» **RECORDS SUPPLIED**:
+ + +
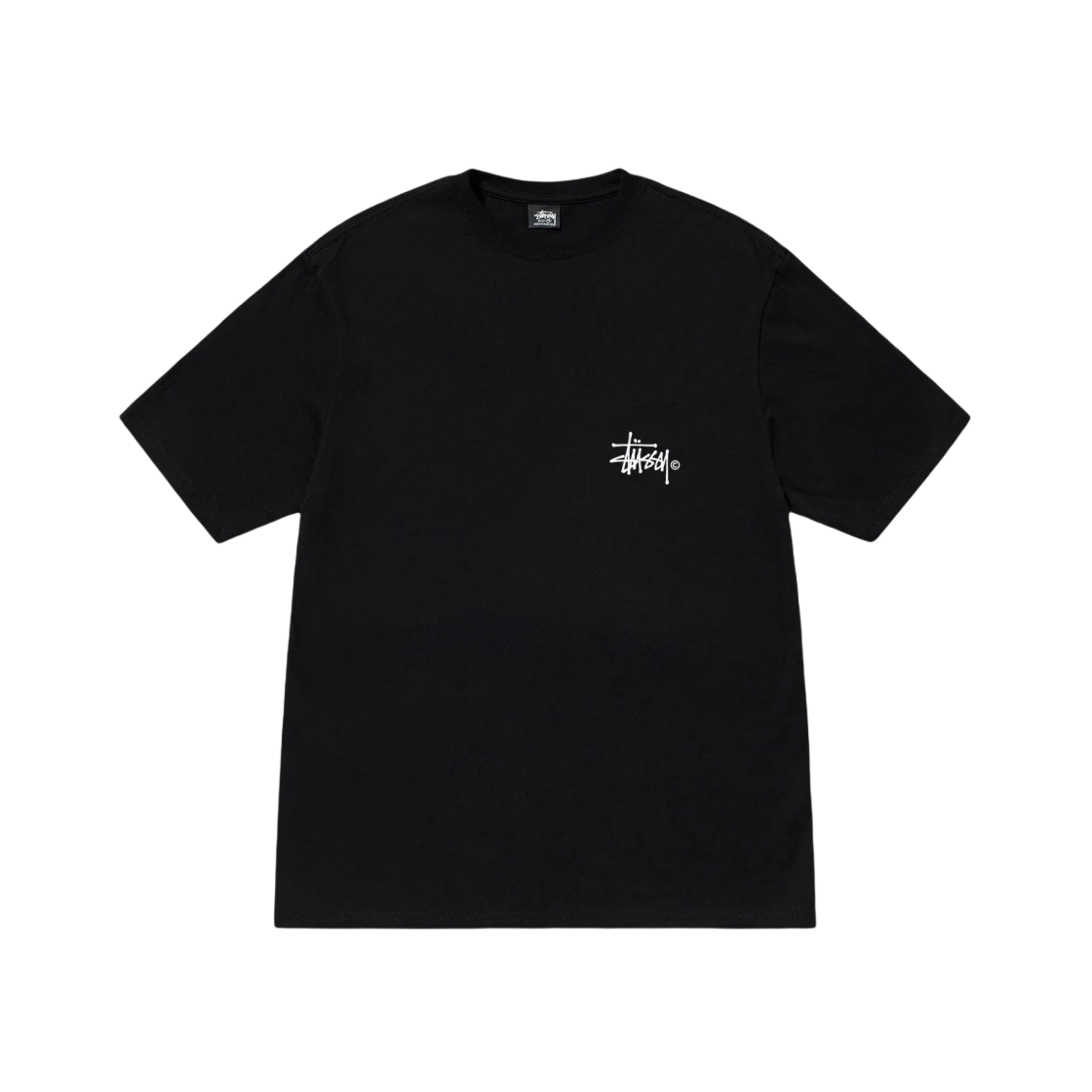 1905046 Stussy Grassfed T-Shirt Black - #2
+ + +
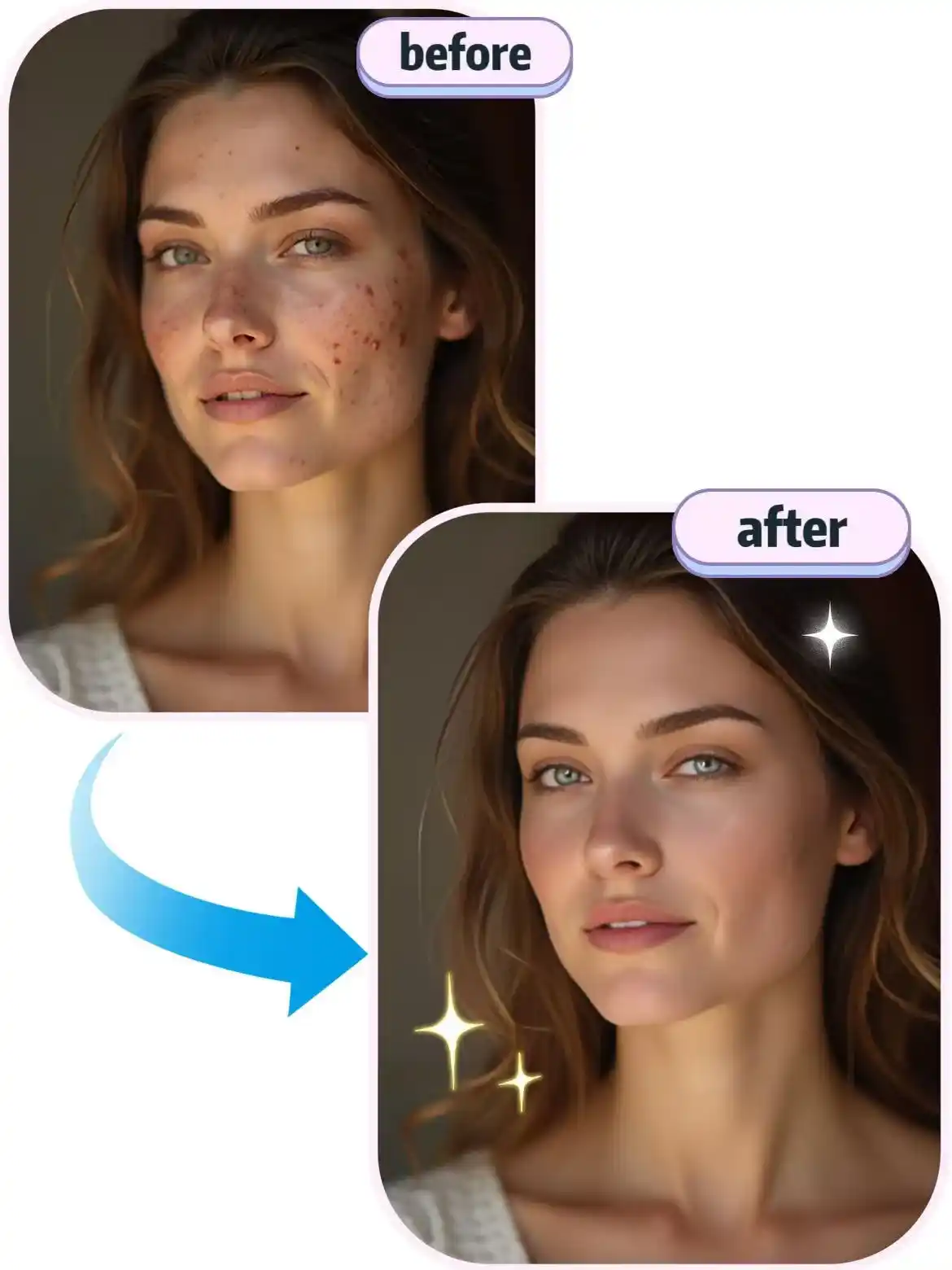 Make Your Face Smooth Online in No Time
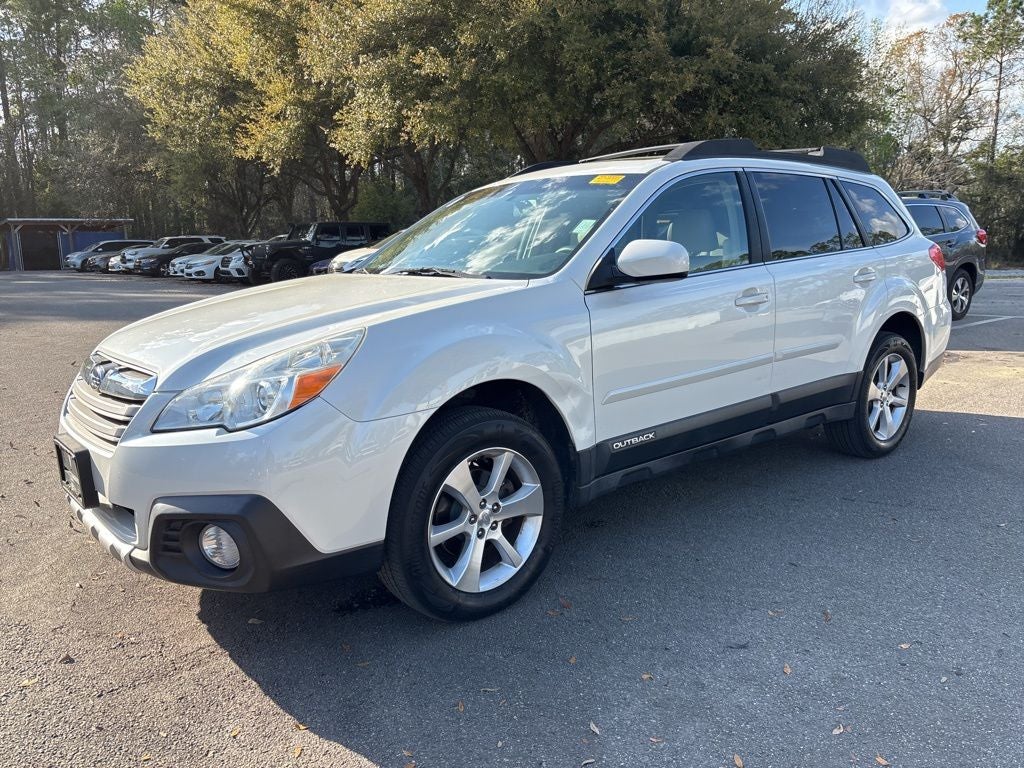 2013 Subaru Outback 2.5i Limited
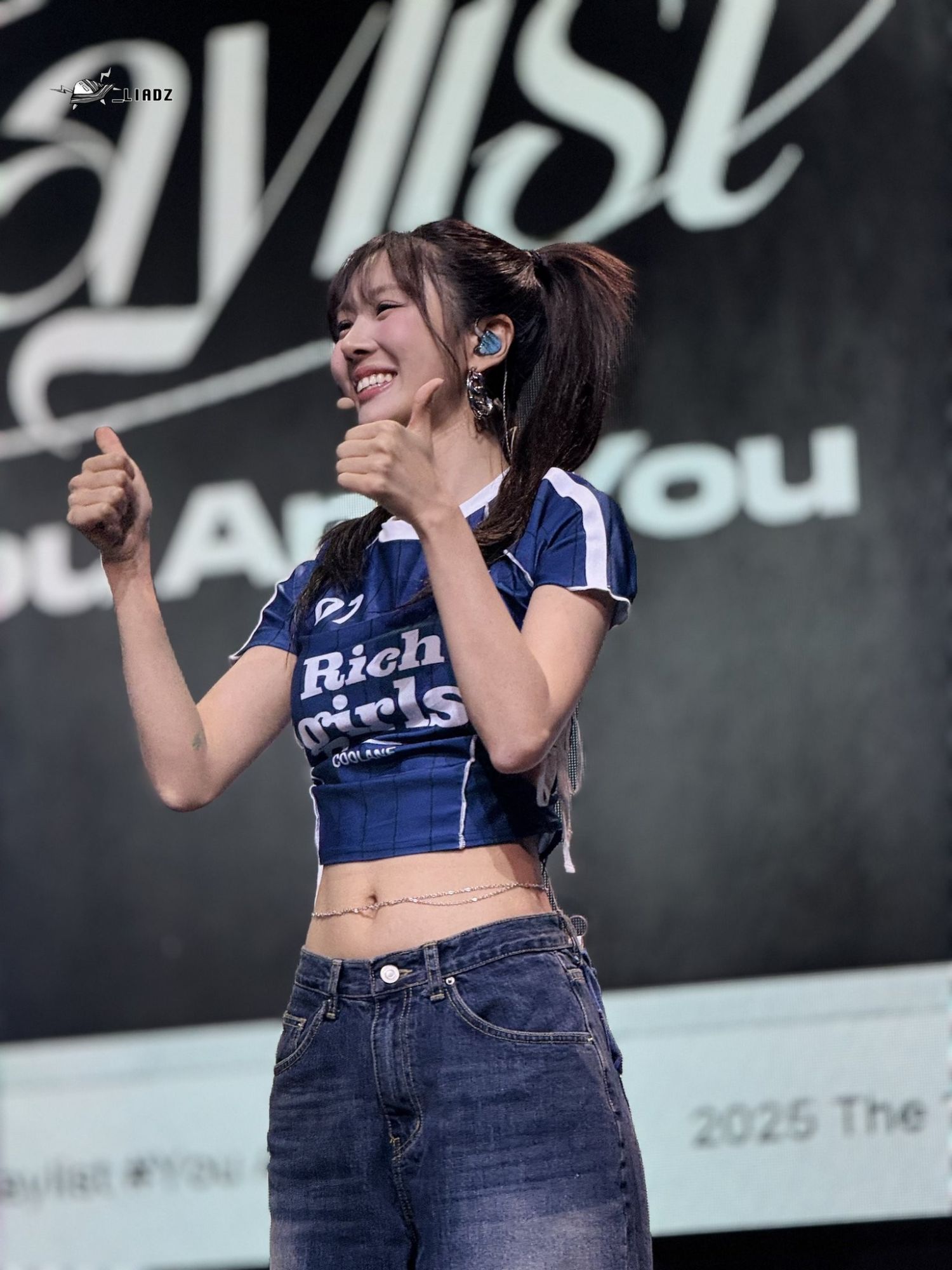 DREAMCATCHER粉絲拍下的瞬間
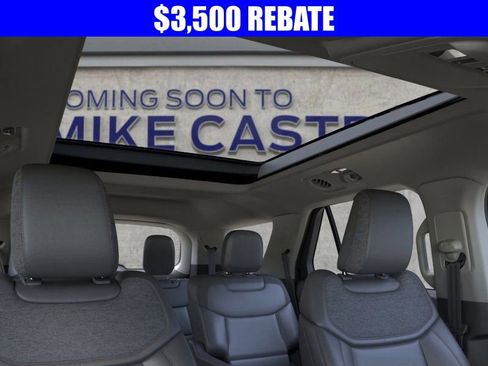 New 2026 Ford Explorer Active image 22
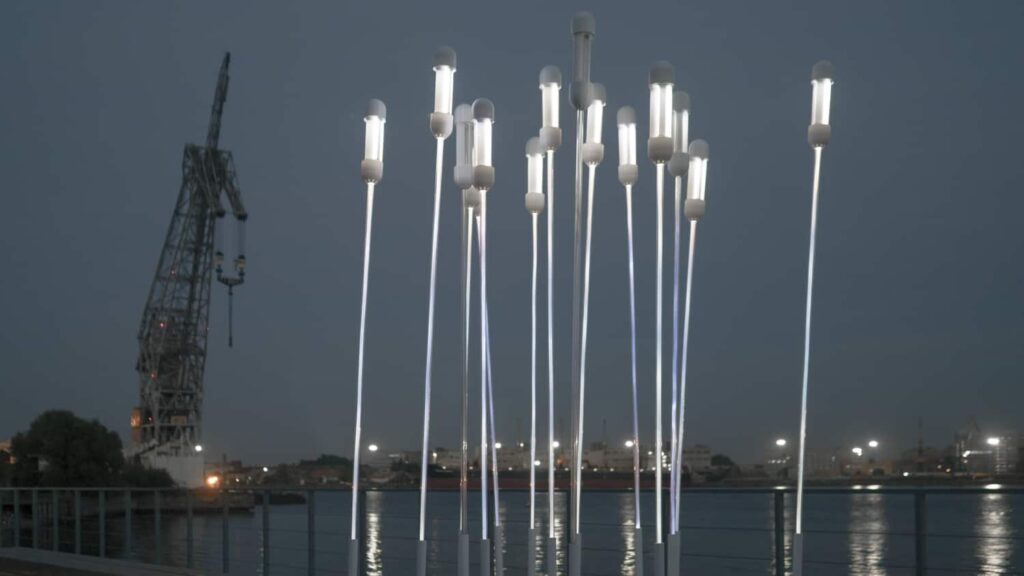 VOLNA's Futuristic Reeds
+ + +
» **WHAT YOU HAVE TO DO**:
From the records above, quote word for word only the lines beginning at the line that has "Make Your Face Smooth Online in No Time" and stopping after the line that has "VOLNA's Futuristic Reeds". Omit the pictures.

» **ANSWER BOX**:
 Make Your Face Smooth Online in No Time
 2013 Subaru Outback 2.5i Limited
 DREAMCATCHER粉絲拍下的瞬間
 New 2026 Ford Explorer Active image 22
 VOLNA's Futuristic Reeds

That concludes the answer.